Mistry’s lawyers, on the other hand, have argued that equity shareholders are a different class of shareholders from preference shareholders and Mistry’s firms have meet the one-tenth requirement when only equity shares are considered. They have argued that given the substantially larger size of preference share capital of the company, if both equity and preference shares are considered, then at least 81% of equity shareholding is required to meet the one-tenth eligibility criterion.

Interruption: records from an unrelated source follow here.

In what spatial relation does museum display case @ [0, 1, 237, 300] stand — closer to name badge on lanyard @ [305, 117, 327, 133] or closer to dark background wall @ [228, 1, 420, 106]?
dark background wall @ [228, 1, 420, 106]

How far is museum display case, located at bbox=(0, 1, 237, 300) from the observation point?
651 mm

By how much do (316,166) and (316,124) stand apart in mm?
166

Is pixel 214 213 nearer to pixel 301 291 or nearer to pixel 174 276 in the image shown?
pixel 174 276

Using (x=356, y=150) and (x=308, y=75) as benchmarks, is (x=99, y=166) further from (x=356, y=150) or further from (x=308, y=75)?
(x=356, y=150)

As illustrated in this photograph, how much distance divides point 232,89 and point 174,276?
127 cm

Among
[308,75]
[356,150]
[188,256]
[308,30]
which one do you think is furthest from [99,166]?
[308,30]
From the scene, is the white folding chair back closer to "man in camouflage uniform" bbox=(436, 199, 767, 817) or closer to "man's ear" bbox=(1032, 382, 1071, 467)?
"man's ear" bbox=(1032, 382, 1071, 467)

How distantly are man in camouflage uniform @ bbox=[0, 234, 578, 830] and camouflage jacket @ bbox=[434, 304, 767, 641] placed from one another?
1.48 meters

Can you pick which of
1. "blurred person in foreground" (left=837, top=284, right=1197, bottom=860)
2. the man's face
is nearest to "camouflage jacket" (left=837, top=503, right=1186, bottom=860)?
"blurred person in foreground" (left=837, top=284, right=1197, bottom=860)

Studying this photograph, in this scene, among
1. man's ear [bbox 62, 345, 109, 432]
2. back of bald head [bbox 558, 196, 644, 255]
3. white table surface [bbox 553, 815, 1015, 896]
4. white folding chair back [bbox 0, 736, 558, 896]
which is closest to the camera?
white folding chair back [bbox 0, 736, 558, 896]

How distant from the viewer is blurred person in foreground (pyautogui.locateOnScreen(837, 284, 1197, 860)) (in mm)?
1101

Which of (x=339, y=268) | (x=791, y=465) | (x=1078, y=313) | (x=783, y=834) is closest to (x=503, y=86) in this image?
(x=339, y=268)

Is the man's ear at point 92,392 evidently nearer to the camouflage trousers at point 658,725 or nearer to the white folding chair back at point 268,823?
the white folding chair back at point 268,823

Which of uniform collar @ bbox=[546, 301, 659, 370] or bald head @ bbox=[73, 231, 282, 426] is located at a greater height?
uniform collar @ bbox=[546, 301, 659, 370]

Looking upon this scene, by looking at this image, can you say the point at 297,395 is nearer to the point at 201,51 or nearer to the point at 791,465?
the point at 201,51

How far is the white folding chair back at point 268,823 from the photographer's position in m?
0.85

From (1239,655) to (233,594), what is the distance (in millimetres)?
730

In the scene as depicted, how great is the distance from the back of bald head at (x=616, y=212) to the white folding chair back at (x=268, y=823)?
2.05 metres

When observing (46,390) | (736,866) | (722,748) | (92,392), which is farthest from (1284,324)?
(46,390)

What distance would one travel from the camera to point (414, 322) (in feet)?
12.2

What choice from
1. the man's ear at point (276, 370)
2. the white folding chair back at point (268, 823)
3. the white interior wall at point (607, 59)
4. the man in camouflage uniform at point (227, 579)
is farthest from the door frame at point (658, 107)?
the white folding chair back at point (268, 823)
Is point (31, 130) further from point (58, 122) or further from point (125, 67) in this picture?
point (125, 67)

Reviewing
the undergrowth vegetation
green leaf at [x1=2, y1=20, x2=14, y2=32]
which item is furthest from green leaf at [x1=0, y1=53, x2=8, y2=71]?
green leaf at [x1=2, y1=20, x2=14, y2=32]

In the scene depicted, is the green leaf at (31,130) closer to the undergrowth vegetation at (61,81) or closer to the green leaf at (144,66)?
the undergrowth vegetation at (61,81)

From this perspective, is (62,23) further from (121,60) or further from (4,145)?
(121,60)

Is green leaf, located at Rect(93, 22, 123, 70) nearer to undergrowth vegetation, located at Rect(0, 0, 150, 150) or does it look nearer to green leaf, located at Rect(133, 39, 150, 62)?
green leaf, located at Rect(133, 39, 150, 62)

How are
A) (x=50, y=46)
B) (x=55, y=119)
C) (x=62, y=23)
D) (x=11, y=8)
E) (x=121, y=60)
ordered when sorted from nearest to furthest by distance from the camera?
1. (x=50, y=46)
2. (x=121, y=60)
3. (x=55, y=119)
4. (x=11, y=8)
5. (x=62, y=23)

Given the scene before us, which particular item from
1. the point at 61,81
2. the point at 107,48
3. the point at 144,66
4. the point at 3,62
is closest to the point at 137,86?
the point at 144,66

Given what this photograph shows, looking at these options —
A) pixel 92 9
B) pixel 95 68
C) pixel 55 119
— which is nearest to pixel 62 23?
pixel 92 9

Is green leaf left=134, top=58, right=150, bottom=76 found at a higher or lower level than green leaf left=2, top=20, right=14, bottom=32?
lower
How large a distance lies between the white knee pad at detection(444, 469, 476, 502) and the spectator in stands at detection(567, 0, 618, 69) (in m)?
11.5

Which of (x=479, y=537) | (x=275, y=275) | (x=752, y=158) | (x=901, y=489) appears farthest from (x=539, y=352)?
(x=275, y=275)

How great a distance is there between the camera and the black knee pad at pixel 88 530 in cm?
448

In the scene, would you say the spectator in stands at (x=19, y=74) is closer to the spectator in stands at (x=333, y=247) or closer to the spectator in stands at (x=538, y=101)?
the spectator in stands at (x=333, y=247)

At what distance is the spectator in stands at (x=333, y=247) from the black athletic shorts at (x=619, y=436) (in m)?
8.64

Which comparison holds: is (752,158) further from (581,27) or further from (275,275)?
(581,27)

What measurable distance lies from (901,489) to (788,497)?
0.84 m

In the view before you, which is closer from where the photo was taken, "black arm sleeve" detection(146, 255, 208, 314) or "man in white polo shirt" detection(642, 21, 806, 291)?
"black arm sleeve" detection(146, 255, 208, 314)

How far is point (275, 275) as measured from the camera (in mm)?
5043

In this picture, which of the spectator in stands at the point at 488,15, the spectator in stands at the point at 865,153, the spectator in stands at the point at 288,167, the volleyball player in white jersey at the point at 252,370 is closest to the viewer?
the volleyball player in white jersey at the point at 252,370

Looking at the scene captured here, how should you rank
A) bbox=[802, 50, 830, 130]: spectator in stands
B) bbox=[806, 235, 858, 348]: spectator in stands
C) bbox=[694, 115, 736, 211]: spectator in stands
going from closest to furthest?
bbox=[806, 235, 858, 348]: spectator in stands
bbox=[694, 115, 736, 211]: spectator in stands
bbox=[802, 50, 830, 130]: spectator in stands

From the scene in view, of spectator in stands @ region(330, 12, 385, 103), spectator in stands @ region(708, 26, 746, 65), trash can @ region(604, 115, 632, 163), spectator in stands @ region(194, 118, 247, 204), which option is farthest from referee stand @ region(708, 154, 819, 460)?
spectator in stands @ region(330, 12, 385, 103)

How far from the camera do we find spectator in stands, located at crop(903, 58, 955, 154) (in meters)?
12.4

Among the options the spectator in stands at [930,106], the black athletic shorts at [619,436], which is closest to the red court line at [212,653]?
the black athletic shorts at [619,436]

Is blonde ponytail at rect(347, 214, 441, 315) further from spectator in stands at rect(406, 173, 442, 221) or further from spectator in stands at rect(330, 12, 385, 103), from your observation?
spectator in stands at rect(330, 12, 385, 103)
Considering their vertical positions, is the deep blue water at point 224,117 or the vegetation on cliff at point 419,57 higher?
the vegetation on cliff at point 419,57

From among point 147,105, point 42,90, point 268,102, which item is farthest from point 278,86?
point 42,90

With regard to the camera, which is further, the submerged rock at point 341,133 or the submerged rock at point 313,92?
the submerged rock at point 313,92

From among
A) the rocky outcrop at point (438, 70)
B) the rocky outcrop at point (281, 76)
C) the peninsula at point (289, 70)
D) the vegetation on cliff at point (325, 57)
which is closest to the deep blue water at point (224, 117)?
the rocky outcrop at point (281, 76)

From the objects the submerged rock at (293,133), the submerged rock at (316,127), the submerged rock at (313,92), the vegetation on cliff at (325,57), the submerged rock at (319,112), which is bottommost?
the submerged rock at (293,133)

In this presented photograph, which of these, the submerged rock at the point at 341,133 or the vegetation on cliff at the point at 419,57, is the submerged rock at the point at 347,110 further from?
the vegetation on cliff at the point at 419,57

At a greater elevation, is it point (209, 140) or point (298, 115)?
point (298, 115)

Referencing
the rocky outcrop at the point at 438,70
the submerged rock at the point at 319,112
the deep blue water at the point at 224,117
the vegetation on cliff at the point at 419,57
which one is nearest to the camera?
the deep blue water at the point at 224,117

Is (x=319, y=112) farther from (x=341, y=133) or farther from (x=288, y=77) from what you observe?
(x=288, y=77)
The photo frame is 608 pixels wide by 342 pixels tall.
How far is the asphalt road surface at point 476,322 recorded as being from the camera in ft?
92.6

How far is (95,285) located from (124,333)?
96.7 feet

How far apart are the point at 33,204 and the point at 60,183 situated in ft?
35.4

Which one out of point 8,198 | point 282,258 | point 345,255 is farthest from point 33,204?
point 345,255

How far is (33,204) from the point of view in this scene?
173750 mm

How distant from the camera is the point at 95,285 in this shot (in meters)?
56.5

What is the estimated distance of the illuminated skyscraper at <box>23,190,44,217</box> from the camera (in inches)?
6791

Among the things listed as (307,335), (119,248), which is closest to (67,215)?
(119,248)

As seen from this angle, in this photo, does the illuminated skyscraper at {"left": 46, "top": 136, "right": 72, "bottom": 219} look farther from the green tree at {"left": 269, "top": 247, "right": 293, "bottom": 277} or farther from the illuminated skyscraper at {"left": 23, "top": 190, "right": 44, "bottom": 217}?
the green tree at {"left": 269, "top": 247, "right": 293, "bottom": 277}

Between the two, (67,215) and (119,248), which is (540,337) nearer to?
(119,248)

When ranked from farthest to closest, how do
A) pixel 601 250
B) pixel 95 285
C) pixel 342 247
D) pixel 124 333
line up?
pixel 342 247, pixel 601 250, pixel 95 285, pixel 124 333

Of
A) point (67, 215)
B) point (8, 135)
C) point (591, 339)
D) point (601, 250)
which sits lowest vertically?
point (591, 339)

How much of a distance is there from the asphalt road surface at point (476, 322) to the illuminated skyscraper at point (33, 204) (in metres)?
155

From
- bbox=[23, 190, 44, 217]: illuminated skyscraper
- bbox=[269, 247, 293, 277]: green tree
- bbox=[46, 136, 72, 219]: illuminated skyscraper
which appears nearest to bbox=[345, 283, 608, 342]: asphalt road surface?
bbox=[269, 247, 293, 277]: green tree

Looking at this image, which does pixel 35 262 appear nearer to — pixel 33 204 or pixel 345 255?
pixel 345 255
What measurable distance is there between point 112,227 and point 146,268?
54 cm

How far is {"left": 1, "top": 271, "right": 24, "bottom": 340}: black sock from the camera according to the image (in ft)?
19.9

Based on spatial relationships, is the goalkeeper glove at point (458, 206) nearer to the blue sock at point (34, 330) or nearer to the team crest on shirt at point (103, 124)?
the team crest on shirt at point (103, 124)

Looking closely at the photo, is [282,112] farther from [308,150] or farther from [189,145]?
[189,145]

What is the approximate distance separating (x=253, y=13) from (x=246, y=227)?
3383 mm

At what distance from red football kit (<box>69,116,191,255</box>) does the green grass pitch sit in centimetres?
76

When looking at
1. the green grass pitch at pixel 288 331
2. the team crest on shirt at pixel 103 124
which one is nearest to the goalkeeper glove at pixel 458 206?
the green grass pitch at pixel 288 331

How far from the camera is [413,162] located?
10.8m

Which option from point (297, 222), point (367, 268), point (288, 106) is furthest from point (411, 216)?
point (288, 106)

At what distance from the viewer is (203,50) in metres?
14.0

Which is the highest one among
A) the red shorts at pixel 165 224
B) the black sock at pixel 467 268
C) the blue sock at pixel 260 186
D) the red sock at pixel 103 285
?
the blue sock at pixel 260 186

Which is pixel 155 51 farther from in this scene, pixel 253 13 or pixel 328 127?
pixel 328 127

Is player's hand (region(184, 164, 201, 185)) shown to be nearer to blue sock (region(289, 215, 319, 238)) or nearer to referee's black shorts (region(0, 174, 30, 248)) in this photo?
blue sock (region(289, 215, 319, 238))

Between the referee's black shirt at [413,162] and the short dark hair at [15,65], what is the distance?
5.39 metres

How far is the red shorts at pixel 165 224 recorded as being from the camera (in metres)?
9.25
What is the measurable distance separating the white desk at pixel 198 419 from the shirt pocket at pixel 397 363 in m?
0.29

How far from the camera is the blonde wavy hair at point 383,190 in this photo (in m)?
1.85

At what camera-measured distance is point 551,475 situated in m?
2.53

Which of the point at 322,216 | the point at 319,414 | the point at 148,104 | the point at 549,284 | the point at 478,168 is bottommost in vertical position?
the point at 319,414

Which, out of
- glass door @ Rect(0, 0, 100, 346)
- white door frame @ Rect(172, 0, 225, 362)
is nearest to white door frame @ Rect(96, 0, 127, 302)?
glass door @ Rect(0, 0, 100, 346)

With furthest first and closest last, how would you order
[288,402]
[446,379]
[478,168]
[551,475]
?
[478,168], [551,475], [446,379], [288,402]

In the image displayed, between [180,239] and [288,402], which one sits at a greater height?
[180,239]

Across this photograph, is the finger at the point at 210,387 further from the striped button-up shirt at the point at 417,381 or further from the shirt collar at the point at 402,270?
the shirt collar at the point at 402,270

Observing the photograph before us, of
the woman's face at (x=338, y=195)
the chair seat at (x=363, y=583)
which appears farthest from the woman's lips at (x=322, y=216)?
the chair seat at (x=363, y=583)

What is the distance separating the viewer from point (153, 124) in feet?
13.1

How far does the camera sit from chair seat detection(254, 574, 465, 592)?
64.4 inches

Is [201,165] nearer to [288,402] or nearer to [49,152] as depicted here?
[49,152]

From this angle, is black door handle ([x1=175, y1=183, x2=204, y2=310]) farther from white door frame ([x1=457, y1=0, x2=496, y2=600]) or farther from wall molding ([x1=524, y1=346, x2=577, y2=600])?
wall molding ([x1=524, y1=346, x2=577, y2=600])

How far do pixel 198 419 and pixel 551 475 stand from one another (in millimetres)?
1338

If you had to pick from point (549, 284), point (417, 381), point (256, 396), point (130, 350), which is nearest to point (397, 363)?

The arguments over the maintainability aspect follow a ruling by the National Company Law Appellate Tribunal (NCLAT) on February 3 that the NCLT should first decide whether Mistry’s petition is maintainable or not and if it isn’t, it should then decide whether a waiver, as requested, is being provided to him, and only after that should the tribunal hear the merits of the main case. “We are of the opinion that during the final hearing the question of maintainability should be decided first and if it is answered in negative, against the appellants, the question of waiver of the petition be decided if any strong ground has been made out to claim exception under proviso to subsection (1) of Section 244. In case aforesaid issues are decided in favour of the appellants, then the tribunal can decide the case on merit,” the tribunal had earlier said in its order.
The order by the NCLAT overruled the NCLT’s January 31 order that Mistry’s lawyers should argue their main case without worrying about the maintainability or the waiver petition. “It is settled proposition of law that a party can raise maintainability at any point of time, therefore, it is the discretion of the court to decide whether the maintainability point is to be decided at threshold or along with the main company petition,” the January 31 order of the NCLT’s Mumbai bench read.
The maintainability arguments are the latest in the Tata-Mistry legal battle that started in the board room but is now out in the courts. It started on October 24 after Mistry was unceremoniously replaced as the chairman of Tata Sons.
He was then voted out of the board of Tata Consultancy Services in an EGM, after which he resigned from the boards of all listed Tata Group companies and vowed to take the fight to a higher platform in a bid to restore corporate governance and ethics to the group.